Some say that happiness is simply the absence of suffering. Others claim that it cannot be measured on its own, but rather must be scaled against other more measurable values, such as money, work success and stress levels. But as we try to  measure happiness against those static or tangible values, we find that they don’t match. Not only does more money fail to guarantee happiness, but sometimes it brings the complete opposite: For some people having less money means less to worry about. Less to worry about, less suffering. Ergo, happier people. Low stress levels don’t equate to happiness either. Some people with a completely full-throttle job with not one second to rest or to relax are happier than people with perfectly safe, secure and stress-free office desk shifts. Sometimes people with no visible stress are miserable.

Since happiness can’t be measured with more or less money, more or less stress, more or less possession of degrees and titles and property, we need to ask ourselves a question. This is not an easy question, but it opens our minds to a hint of the answer. Here goes:

Are we wasting our time looking for happiness?

Why would I ask such a strange question? Haven’t I just stated that happiness is what moves us? Isn’t true happiness what everyone wants to achieve – to be able to proudly claim, at the end of their days: “I’m a happy person”? Then why would looking for happiness be a waste of time?

The question hints at the answer. And the answer is because happiness can’t be looked for, or searched for, or obtained. We can obtain more money. We can obtain a relaxed life. We can obtain a safe environment. Sure, these things seem to make it easier to become happy persons. But we can’t obtain happiness, the same way we can’t obtain “wise” or “better.” It’s not something we can have; it’s something we just are. We can be happy, not obtain happiness. And if we know we can be happy, the same way we can be wise, we can be better or we can be loving, then the next question is “What can we do to be happy?”

Ah, that opens up a new set of possibilities. First, anything we do could set us in the “happy” state of being. We could be happy while driving, while cooking, while playing with our kids, or while filing a tax return form.
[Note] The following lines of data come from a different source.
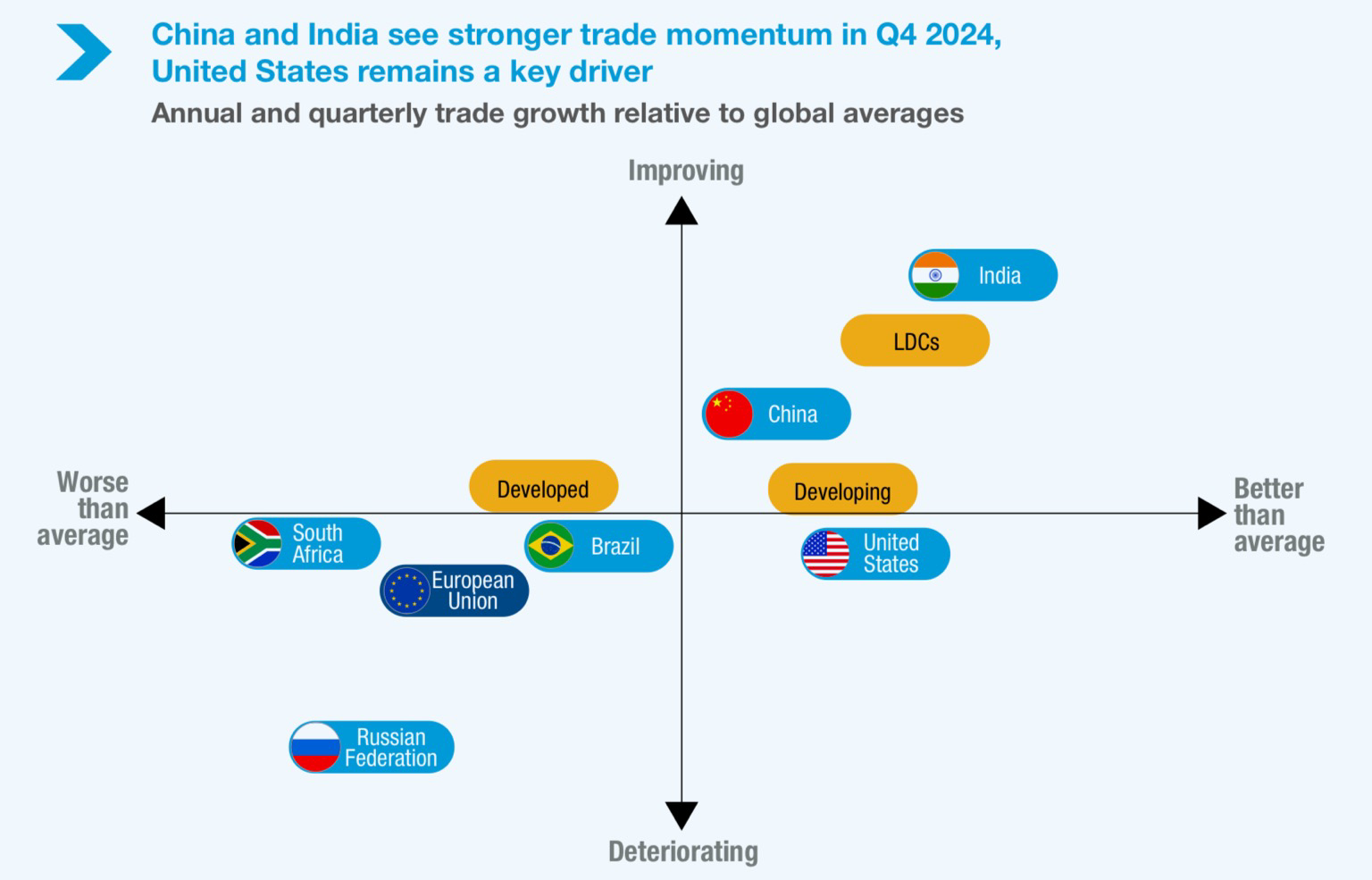 China and India see stronger trade momentum in Q4 2024, United States remains a key driver

Annual and quarterly trade growth relative to global averages

Improving

India

LDCs

China

Worse than average

Developed

Developing

Better than average

South Africa

Brazil

United States

European Union

Russian Federation

Deteriorating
If we are conscious of what we are doing and really experience the whole set of feelings that surround our actions, we discover that happiness is among them. So happiness is our state of being! It’s not something out there, waiting to be found and claimed. It has been within us, intrinsic to our existence, this whole time.

Knowing this, we discover some other interesting things: When we are truly happy, we want others to be happy. So the more we make others happy, the happier we become. When we are truly happy, we don’t need anything else. We just enjoy the moment. So the more we live in the present, and the less we need, the happier we are. And lastly, when we are truly happy, we find that there’s no need to obtain, to possess, to search for anything. Happiness is all inside us; in fact, it is us. The goal has been conquered, for the goal and the seeker are one.